WRITTEN PROBLEM:
Copy out only the lines running from the one that contains "Which option out of" through the end of the listing. Pictures stay out.

RECORDS FOR THIS EXERCISE:

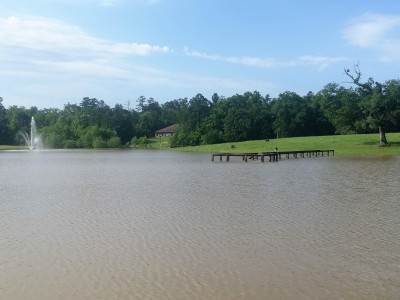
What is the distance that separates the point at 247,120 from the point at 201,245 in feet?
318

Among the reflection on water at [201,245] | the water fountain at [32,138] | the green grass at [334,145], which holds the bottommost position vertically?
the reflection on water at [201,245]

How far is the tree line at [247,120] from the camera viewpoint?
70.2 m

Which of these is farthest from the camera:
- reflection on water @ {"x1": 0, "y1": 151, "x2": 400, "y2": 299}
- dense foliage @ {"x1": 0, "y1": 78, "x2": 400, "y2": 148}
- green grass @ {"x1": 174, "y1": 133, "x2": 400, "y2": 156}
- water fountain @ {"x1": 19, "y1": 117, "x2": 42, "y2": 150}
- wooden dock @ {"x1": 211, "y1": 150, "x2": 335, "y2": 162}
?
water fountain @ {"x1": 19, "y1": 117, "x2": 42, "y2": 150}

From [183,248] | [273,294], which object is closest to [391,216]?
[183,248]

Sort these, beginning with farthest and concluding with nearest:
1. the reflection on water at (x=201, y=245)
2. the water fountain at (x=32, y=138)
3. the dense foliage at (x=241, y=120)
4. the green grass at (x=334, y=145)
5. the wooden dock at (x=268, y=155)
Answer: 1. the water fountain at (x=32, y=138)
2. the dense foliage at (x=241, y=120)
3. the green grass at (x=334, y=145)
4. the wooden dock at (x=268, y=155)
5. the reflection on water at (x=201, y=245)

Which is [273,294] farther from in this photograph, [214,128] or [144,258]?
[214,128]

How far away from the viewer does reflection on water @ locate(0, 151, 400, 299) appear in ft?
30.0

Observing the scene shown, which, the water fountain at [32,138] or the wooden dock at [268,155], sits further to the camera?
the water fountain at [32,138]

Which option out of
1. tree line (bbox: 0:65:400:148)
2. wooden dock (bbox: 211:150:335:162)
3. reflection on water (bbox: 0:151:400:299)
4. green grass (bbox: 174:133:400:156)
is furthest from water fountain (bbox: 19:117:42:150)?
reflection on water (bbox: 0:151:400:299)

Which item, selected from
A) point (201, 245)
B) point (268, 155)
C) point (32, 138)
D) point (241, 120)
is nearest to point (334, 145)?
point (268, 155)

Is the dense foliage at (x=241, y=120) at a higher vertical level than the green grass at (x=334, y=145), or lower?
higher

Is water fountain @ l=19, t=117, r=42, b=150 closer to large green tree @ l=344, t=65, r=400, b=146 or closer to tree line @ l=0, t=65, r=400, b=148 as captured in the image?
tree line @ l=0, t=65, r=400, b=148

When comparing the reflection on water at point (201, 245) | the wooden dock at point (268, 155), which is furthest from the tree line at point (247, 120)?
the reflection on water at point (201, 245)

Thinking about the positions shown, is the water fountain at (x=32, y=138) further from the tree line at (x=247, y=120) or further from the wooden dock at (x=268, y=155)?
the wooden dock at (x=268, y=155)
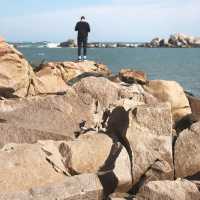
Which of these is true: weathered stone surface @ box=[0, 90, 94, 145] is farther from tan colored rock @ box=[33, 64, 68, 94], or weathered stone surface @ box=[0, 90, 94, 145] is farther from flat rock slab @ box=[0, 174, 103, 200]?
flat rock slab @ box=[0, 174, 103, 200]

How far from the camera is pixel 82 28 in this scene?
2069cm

COMPLETE OUTPUT:
Which option out of
1. tree line (bbox: 0:65:400:148)
2. wooden dock (bbox: 211:150:335:162)
3. reflection on water (bbox: 0:151:400:299)
4. green grass (bbox: 174:133:400:156)
is furthest from water fountain (bbox: 19:117:42:150)?
reflection on water (bbox: 0:151:400:299)

Which item, selected from
A) point (201, 245)
B) point (268, 155)
C) point (32, 138)
D) point (241, 120)
is nearest to point (334, 145)?
point (268, 155)

Is the dense foliage at (x=241, y=120) at a higher vertical level than the green grass at (x=334, y=145), or lower?
higher

Is water fountain @ l=19, t=117, r=42, b=150 closer to large green tree @ l=344, t=65, r=400, b=146 or closer to tree line @ l=0, t=65, r=400, b=148 as captured in the image?
tree line @ l=0, t=65, r=400, b=148

When comparing the reflection on water at point (201, 245) | the wooden dock at point (268, 155), which is furthest from the tree line at point (247, 120)?
the reflection on water at point (201, 245)

Thinking about the positions shown, is the water fountain at (x=32, y=138) further from the tree line at (x=247, y=120) or further from the wooden dock at (x=268, y=155)?
the wooden dock at (x=268, y=155)
Which of these is true: weathered stone surface @ box=[0, 90, 94, 145] is farther from tan colored rock @ box=[33, 64, 68, 94], or weathered stone surface @ box=[0, 90, 94, 145] is farther from flat rock slab @ box=[0, 174, 103, 200]?
flat rock slab @ box=[0, 174, 103, 200]

How far from the camera is pixel 82 28 in this scene?
2069cm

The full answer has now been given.